> _COMPLETE THE FOLLOWING_:
(a) Name every element of the list that the example fold in the thread on fold-left and fold-right is applied to.
(b) Answer these questions from the thread on fold-left and fold-right:
(i) What kind of trees does fold-left produce?
(ii) Which fold is the proper choice for the flatten function?
(iii) Once a fold is written in infix notation, what must you reason about?
(c) Extend the thread on fold-left and fold-right past its final sentence.

> _PASSAGE_:
.....
How do you know when to use fold-left and when to use fold-right?
I'm aware that fold-left produces left-leaning trees and fold-right produces right-leaning trees, but when I reach for a fold, I sometimes find myself getting bogged down in headache-inducing thought trying to determine which kind of fold is appropriate. I usually end up unwinding the entire problem and stepping through the implementation of the fold function as it applies to my problem.
So what I want to know is:
- What are some rules of thumb for determining whether to fold left or fold right?
- How can I quickly decide which type of fold to use given the problem I'm facing?
There is an example in Scala by Example (PDF) of using a fold to write a function called flatten which concatenates a list of element lists into a single list. In that case, a right fold is the proper choice (given the way the lists are concatenated), but I had to think about it a bit to arrive at that conclusion.
Since folding is such a common action in (functional) programming, I'd like to be able to make these kinds of decisions quickly and confidently. So... any tips?
Solution 1:
You can transfer a fold into an infix operator notation (writing in between):
This example fold using the accumulator function x
fold x [A, B, C, D]
thus equals
A x B x C x D
Now you just have to reason about the associativity of your operator (by putting parentheses!).
.....
> _Stored data_:
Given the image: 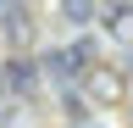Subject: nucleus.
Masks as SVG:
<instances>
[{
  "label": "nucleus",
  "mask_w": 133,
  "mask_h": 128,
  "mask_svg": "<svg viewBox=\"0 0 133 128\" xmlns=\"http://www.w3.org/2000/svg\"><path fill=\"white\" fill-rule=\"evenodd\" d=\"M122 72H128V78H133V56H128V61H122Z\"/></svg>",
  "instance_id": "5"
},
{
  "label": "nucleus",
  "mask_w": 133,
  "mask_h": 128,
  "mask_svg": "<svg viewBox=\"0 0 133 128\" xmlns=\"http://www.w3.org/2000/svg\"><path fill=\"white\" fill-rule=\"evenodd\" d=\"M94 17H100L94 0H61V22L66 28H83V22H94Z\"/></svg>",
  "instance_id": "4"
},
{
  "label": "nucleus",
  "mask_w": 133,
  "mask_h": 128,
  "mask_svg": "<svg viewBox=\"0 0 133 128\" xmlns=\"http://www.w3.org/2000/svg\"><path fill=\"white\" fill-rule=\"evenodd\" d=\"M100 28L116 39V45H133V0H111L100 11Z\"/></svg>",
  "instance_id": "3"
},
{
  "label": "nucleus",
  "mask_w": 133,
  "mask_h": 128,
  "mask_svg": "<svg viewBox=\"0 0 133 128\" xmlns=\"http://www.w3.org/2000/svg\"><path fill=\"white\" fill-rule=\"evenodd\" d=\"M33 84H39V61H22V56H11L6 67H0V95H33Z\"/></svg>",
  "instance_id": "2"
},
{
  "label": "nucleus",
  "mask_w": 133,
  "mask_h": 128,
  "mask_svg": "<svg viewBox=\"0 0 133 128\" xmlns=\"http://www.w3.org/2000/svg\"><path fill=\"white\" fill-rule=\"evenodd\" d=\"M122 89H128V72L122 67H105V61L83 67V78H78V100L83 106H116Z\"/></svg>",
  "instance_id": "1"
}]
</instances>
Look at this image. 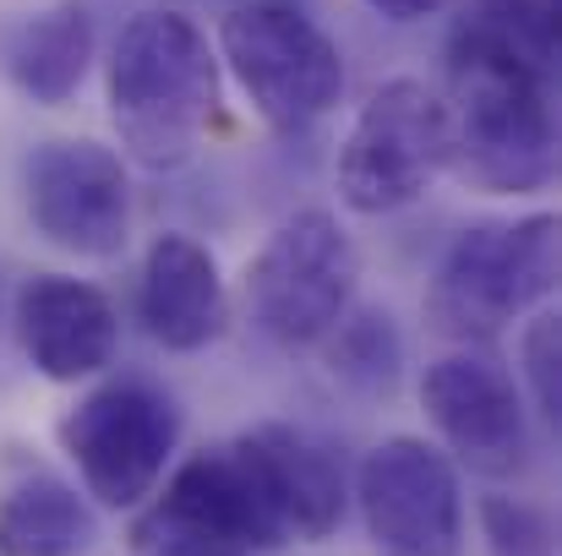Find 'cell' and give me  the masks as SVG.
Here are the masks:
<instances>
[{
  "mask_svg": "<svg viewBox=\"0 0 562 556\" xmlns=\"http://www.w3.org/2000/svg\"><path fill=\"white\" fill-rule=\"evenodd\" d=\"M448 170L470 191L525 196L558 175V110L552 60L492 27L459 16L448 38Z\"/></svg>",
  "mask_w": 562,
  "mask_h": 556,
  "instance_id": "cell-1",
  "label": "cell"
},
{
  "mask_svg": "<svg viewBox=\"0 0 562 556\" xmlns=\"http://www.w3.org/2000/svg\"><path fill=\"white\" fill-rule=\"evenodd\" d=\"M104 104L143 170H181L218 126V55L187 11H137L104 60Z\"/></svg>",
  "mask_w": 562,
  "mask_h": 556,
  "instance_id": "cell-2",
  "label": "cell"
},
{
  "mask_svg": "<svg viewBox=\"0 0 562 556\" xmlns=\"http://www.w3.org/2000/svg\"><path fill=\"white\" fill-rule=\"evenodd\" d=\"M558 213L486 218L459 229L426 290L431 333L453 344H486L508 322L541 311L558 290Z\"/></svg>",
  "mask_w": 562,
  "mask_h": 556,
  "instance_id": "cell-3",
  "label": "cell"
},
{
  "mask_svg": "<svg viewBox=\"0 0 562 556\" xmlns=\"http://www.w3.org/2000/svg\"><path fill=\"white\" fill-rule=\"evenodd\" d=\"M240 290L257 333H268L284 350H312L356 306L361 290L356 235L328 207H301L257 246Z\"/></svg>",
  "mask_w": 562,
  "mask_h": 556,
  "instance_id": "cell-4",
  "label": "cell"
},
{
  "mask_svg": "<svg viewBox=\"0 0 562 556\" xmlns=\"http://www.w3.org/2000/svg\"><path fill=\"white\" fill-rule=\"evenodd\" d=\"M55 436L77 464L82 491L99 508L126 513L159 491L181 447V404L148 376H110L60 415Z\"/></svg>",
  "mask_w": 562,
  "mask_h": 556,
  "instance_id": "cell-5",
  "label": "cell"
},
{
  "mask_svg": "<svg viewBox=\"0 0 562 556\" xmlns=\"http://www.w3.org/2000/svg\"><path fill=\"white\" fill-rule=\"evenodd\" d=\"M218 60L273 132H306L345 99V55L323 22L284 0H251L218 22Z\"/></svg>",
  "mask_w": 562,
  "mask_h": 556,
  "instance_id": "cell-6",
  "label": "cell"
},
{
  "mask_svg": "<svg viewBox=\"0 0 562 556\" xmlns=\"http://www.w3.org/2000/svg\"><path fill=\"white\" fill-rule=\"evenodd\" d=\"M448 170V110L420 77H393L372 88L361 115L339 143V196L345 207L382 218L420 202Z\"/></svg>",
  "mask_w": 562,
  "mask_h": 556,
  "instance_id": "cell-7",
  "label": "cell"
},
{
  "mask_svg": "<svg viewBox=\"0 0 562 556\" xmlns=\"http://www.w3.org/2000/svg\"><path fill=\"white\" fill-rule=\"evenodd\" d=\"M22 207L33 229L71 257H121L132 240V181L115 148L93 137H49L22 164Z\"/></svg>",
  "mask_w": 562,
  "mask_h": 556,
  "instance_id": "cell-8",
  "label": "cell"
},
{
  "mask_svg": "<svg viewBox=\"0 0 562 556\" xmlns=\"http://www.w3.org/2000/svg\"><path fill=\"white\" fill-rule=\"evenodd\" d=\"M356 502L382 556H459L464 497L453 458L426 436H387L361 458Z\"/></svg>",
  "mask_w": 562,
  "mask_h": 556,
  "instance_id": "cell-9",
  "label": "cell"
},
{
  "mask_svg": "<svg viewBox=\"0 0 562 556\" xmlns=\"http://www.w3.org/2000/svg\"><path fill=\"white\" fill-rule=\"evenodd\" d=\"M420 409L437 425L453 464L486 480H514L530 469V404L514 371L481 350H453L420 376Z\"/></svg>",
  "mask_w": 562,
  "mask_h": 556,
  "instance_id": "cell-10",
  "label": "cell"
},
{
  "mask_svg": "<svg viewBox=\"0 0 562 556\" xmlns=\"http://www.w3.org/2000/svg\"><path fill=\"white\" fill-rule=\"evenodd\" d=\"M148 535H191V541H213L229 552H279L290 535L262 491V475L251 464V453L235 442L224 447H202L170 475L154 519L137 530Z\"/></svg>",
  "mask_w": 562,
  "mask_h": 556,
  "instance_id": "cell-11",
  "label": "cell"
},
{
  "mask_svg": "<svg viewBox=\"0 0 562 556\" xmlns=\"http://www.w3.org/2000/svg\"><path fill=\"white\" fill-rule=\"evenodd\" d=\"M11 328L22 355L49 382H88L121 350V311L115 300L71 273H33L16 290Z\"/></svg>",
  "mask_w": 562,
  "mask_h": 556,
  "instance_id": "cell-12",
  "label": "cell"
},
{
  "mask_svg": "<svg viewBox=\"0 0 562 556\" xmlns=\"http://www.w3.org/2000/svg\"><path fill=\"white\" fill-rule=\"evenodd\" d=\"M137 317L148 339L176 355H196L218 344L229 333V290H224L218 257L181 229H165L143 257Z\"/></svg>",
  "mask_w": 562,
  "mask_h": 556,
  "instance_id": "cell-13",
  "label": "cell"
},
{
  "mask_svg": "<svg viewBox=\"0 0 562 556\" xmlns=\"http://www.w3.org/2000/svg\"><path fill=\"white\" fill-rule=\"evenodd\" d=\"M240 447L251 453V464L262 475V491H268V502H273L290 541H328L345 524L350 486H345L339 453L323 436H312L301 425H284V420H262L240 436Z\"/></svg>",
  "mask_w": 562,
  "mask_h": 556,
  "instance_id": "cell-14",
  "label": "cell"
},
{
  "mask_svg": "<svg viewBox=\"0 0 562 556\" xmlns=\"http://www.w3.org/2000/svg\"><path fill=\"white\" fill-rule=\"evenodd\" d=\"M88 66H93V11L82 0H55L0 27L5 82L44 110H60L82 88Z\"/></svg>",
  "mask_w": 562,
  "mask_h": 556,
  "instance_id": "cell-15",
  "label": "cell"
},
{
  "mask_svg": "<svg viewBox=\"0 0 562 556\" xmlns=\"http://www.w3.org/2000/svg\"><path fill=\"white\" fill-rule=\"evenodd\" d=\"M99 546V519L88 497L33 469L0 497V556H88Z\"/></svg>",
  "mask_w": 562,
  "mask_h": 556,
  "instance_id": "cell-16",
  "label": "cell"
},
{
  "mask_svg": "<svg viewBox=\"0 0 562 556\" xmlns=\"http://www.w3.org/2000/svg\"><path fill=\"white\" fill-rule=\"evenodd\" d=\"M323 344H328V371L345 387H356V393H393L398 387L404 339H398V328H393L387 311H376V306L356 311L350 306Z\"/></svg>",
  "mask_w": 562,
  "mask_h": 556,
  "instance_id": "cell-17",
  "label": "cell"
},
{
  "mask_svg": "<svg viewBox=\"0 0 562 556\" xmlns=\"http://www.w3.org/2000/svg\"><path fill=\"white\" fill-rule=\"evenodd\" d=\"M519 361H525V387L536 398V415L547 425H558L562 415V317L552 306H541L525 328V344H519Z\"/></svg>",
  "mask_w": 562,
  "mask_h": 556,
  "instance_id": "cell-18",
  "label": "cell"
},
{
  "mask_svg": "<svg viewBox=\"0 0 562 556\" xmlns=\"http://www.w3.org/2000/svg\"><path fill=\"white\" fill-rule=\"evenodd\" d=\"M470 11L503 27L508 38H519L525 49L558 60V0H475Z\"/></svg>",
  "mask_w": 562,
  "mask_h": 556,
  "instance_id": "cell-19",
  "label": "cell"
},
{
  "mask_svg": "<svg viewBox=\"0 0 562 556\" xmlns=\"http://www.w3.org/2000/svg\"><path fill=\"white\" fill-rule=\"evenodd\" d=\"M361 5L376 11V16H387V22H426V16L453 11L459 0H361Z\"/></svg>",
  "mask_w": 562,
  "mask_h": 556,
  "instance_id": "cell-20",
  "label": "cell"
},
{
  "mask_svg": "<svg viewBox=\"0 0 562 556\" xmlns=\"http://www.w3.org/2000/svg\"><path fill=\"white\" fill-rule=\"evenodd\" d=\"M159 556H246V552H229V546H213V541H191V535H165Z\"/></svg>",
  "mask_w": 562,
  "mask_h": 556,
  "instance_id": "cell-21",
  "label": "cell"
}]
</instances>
.....
> _ANSWERS FOR THE TASKS_:
(a) A, B, C, D

(b)
(i) Left-leaning trees.
(ii) A right fold.
(iii) The associativity of your operator.

(c)
If you have a left-associative operator, you'll set the parentheses like this
((A x B) x C) x D
Here, you use a left fold. Example (haskell-style pseudocode)
foldl (-) [1, 2, 3] == (1 - 2) - 3 == 1 - 2 - 3 // - is left-associative
If your operator is right-associative (right fold), the parentheses would be set like this:
A x (B x (C x D))
Example: Cons-Operator
foldr (:) [] [1, 2, 3] == 1 : (2 : (3 : [])) == 1 : 2 : 3 : [] == [1, 2, 3]
In general, arithmetic operators (most operators) are left-associative, so foldl
is more widespread. But in the other cases, infix notation + parentheses is quite useful.
Solution 2:
Olin Shivers differentiated them by saying "foldl is the fundamental list iterator" and "foldr is the fundamental list recursion operator." If you look at how foldl works:
((1 + 2) + 3) + 4
you can see the accumulator (as in a tail-recursive iteration) being built. In contrast, foldr proceeds:
1 + (2 + (3 + 4))
where you can see the traversal to the base case 4 and building up the result from there.
So I posit a rule of thumb: if it looks like a list iteration, one that would be simple to write in tail-recursive form, foldl is the way to go.
But really this will be probably be most evident from the associativity of the operators you are using. If they are left-associative, use foldl. If they are right-associative, use foldr.
Solution 3:
Other posters have given good answers and I won't repeat what they've already said. As you have given a Scala example in your question, I'll give a Scala specific example. As Tricks already said, a foldRight
needs to preserve n-1
stack frames, where n
is the length of your list and this can easily lead to a stack overflow - and not even tail recursion could save you from this.
A List(1,2,3).foldRight(0)(_ + _)
would reduce to:
1 + List(2,3).foldRight(0)(_ + _) // first stack frame
2 + List(3).foldRight(0)(_ + _) // second stack frame
3 + 0 // third stack frame
// (I don't remember if the JVM allocates space
// on the stack for the third frame as well)
while List(1,2,3).foldLeft(0)(_ + _)
would reduce to:
(((0 + 1) + 2) + 3)
which can be iteratively computed, as done in the implementation of List
.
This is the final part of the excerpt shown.